- [EXERCISE INPUT]:
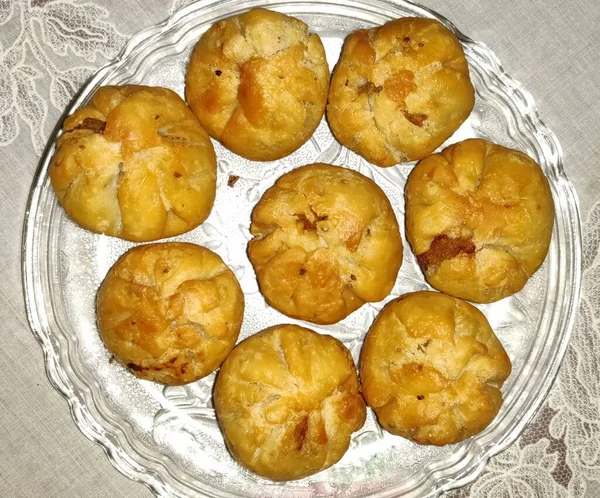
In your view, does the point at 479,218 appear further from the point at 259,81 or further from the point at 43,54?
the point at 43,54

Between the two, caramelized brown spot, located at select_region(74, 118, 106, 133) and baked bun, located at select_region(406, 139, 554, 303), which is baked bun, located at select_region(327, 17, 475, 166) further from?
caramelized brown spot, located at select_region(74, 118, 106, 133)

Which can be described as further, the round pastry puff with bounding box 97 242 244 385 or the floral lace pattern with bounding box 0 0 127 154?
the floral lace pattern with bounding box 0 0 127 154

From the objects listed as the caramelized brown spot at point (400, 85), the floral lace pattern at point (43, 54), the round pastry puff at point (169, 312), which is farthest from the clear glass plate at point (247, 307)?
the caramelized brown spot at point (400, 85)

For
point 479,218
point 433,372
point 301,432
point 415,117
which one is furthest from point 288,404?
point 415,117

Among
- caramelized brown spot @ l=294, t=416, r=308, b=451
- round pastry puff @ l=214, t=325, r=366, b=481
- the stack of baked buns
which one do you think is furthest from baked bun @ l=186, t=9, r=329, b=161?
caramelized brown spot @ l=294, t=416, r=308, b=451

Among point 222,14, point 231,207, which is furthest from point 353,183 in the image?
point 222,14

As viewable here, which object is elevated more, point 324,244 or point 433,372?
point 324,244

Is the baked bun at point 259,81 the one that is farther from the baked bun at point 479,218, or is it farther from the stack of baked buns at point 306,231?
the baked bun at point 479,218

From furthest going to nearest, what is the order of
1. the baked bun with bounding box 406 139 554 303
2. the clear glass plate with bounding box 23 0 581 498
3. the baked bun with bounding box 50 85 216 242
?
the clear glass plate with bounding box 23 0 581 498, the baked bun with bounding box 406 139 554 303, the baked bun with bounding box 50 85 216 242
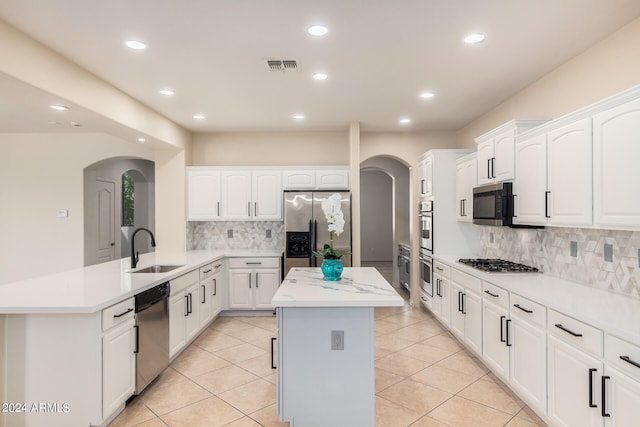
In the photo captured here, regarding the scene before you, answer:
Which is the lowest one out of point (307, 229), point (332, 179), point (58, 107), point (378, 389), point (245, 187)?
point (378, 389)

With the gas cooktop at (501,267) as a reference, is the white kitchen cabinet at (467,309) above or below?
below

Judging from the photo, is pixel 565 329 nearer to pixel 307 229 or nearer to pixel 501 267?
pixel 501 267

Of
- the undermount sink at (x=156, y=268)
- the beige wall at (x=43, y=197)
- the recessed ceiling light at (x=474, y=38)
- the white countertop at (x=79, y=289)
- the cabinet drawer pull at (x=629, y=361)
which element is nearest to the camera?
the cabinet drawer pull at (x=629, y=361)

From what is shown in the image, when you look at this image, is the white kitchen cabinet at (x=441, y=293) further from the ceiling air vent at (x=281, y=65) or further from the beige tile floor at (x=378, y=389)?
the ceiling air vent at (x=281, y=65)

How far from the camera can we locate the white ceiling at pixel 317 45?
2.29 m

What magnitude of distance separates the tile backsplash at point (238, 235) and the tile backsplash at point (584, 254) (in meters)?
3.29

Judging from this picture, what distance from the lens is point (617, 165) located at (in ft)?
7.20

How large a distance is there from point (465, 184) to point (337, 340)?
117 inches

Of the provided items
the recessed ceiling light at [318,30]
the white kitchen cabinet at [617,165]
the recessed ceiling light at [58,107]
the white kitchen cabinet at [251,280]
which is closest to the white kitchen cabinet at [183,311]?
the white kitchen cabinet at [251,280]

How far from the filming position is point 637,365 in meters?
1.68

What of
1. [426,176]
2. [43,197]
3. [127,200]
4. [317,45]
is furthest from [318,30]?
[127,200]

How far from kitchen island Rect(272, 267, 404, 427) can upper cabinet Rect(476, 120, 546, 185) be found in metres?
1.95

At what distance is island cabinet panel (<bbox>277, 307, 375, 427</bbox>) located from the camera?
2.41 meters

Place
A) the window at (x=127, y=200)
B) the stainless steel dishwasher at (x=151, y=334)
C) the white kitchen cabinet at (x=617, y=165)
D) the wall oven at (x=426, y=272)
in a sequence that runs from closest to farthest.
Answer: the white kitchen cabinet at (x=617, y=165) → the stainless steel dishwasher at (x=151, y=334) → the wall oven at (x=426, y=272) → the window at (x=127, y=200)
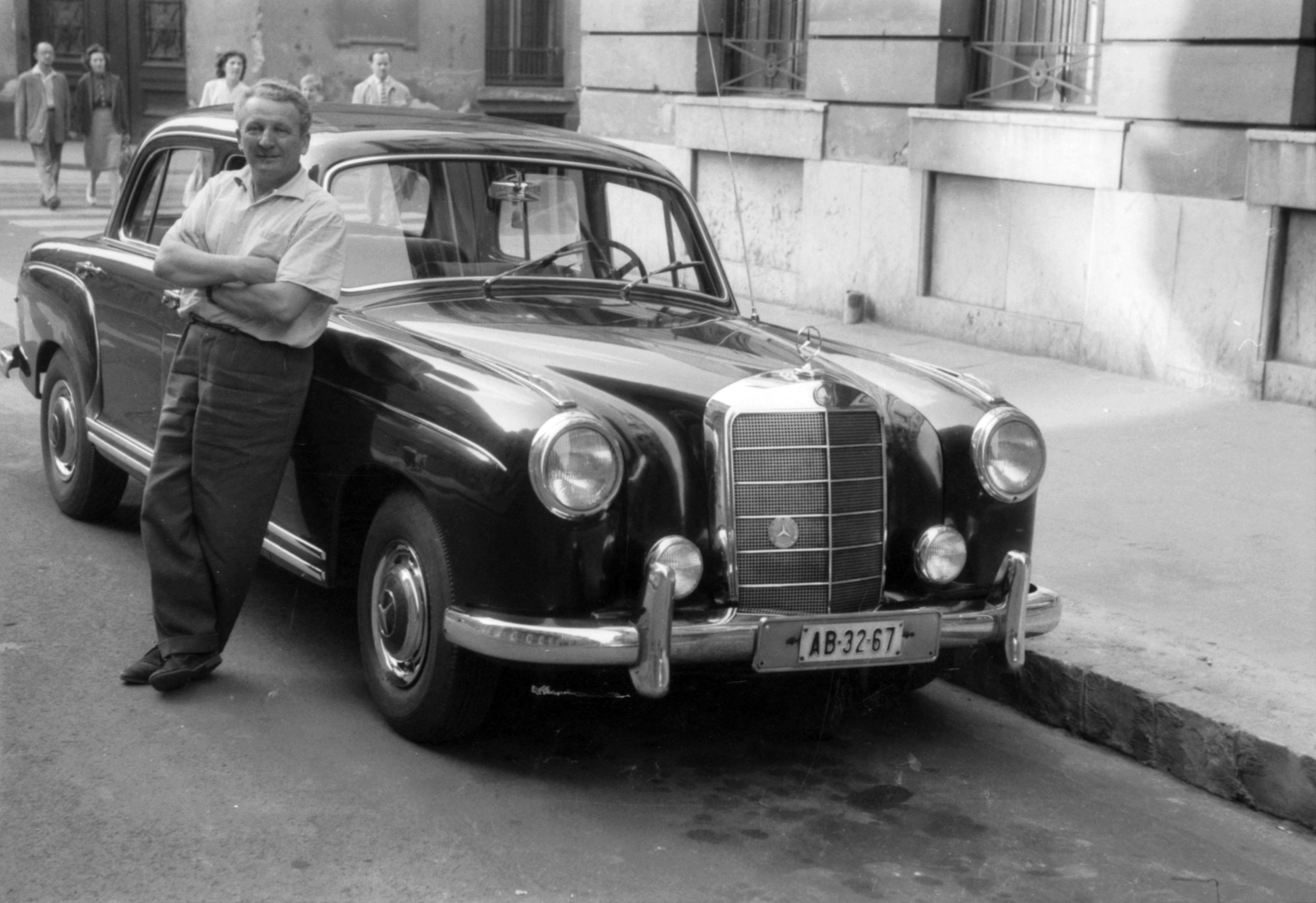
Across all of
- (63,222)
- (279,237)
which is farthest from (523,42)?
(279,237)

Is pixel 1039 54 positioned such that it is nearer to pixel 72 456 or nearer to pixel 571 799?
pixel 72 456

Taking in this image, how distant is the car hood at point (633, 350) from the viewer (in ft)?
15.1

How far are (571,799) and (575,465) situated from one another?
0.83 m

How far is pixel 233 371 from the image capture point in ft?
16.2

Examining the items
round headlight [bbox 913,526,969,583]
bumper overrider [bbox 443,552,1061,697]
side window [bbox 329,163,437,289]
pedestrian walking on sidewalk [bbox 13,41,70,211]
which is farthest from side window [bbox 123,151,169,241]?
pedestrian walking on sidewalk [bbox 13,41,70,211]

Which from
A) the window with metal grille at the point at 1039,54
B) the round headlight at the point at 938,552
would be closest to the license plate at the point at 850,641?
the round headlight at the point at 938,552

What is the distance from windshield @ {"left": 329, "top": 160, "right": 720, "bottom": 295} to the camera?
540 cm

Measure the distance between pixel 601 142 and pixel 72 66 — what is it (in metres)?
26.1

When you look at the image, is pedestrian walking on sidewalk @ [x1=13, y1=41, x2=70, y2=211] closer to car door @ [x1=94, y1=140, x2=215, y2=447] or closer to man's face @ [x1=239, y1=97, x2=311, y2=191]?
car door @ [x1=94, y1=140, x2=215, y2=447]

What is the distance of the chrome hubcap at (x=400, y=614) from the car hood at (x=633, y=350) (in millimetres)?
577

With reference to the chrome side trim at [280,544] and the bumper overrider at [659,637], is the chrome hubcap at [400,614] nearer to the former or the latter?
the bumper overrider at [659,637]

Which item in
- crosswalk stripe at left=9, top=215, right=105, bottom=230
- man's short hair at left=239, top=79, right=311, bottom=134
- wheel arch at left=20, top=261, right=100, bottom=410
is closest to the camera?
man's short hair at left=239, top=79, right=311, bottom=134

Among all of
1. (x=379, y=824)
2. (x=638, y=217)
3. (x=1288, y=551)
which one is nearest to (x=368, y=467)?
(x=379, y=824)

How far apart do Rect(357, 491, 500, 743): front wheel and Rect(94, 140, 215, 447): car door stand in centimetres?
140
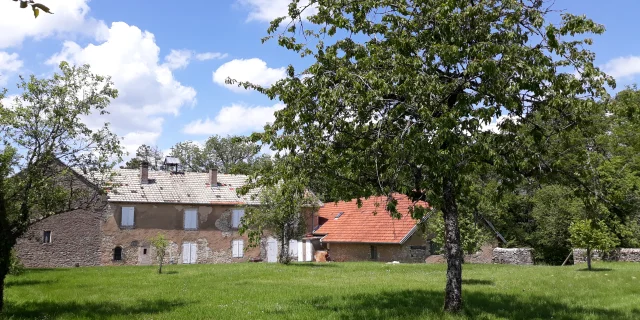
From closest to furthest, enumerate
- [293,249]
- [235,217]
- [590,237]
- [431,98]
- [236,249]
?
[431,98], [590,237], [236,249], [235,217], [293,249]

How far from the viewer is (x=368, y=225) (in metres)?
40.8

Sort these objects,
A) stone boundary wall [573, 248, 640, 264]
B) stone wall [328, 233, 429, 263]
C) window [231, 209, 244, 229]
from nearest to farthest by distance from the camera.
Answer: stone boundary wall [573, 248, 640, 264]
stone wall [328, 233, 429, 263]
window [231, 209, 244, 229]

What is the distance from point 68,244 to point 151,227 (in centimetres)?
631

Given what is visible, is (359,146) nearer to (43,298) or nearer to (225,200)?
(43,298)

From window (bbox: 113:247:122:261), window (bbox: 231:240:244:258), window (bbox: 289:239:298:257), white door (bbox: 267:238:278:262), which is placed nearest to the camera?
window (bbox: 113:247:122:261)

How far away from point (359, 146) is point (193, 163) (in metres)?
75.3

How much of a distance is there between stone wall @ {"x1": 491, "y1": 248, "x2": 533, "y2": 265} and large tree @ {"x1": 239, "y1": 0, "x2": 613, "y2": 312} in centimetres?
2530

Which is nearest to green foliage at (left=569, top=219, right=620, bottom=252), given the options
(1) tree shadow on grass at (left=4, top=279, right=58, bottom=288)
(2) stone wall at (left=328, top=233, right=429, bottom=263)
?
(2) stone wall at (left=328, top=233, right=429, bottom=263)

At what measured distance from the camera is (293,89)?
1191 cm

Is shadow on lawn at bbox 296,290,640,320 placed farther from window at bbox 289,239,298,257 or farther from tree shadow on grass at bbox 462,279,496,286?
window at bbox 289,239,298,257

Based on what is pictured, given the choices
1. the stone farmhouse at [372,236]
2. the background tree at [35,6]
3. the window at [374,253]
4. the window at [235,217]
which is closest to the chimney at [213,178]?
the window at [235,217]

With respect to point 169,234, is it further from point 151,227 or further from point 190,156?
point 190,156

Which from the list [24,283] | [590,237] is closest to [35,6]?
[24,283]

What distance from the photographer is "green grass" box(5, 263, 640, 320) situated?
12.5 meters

- [WHAT IS REQUIRED]:
Copy out the lines starting with the one that contains "At what distance" and ending with the one that contains "2.41 meters", reproducing each word for word.

- [IN RESPONSE]:
At what distance is island cabinet panel (<bbox>277, 307, 375, 427</bbox>) located from the camera?
2.41 meters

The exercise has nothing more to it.